V_{\text{out}} = V_{\text{in}} \cdot \frac{R_2}{R_1 + R_2}

As R₁ increases, V_out decreases (assuming R₂ remains constant).

Though a voltage divider acts on DC voltage, the idea can be translated to AC voltage in our simple RC high-pass filter. With AC signals, we must consider impedance (Z) and not only resistance.

Impedance is made up of two components: resistance and reactance. It's measured in ohms (Ω) just like resistance and can effectively be thought of as “AC resistance”.

So if we have, let's say, an audio signal at V_in with frequency content between 20 Hz and 20,000 Hz (the human range of hearing), then we have an AC signal. AC signals are subject to impedance, which has both phase and magnitude and is made up of the resistance and reactance of a circuit.

In an ideal world (remember how much we like idealizations) a resistor will have only resistance and no reactance. Conversely, a capacitor will have only reactance and no resistance.

With a voltage divider, we have a situation where, as R₂ increases, V_out increases (assuming R₁ remains constant). Remember this as it will translate to the simple RC high-pass filter circuit.

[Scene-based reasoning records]
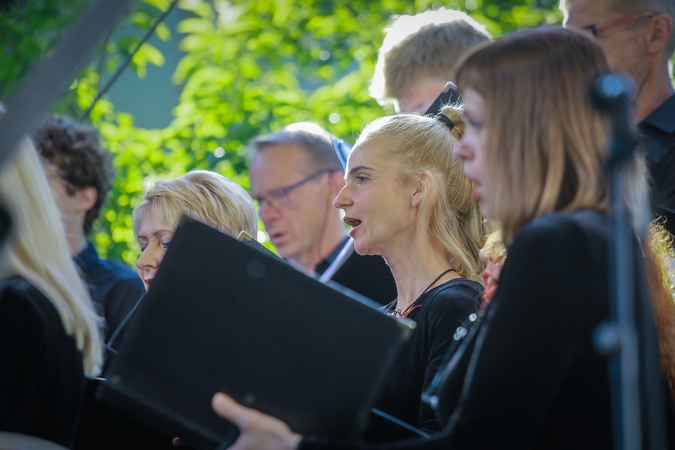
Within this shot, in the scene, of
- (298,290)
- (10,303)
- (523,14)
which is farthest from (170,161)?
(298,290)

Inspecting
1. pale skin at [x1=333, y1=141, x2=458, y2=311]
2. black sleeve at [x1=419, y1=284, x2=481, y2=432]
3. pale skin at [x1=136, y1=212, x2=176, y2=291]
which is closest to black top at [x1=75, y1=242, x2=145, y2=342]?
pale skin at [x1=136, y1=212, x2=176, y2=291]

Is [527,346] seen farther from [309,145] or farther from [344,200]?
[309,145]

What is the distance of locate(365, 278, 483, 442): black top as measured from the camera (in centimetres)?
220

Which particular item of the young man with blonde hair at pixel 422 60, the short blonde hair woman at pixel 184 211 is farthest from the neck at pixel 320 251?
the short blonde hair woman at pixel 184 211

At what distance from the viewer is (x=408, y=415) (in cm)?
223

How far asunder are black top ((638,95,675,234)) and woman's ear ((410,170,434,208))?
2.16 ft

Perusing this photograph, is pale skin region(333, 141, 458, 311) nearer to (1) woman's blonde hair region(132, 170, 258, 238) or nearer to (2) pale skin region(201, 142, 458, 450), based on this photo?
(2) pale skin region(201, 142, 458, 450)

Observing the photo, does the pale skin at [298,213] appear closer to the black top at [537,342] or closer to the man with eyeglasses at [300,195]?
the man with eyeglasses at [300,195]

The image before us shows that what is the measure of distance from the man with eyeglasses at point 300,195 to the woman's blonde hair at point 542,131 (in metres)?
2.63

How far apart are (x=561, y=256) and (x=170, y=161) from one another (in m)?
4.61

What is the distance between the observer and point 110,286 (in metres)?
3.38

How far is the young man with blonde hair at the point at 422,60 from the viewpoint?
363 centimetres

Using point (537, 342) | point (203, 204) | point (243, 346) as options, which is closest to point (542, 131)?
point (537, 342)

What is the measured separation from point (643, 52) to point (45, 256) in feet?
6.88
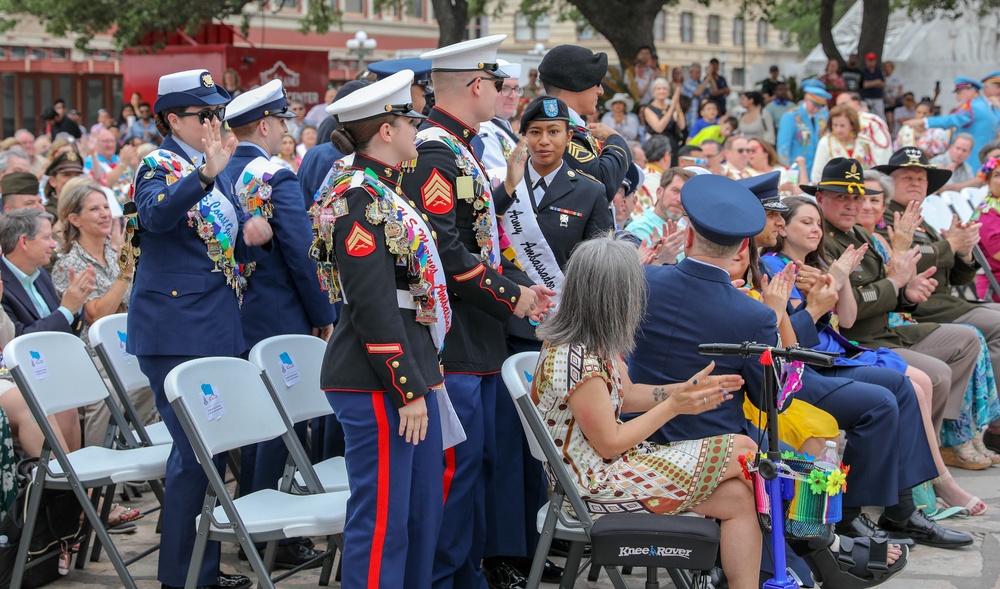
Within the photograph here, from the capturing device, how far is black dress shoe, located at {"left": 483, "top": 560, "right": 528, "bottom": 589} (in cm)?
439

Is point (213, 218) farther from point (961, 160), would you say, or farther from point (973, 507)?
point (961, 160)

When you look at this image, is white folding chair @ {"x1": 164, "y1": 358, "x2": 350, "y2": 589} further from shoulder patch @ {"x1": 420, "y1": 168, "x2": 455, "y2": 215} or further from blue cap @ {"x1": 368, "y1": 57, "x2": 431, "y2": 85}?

EXERCISE SET >>
a: In the voltage divider text, turn the paragraph that begins "So if we have, let's say" into a short bulleted list that keeps its main facts.
b: Translate this sentence from the voltage divider text into Spanish: "Impedance is made up of two components: resistance and reactance."

CORRECT ANSWERS >>
a:
- An audio signal at V_in with frequency content between 20 Hz and 20,000 Hz (the human range of hearing) is an AC signal.
- AC signals are subject to impedance.
- Impedance has both phase and magnitude.
- Impedance is made up of the circuit's resistance and reactance.

b: La impedancia está formada por dos componentes: la resistencia y la reactancia.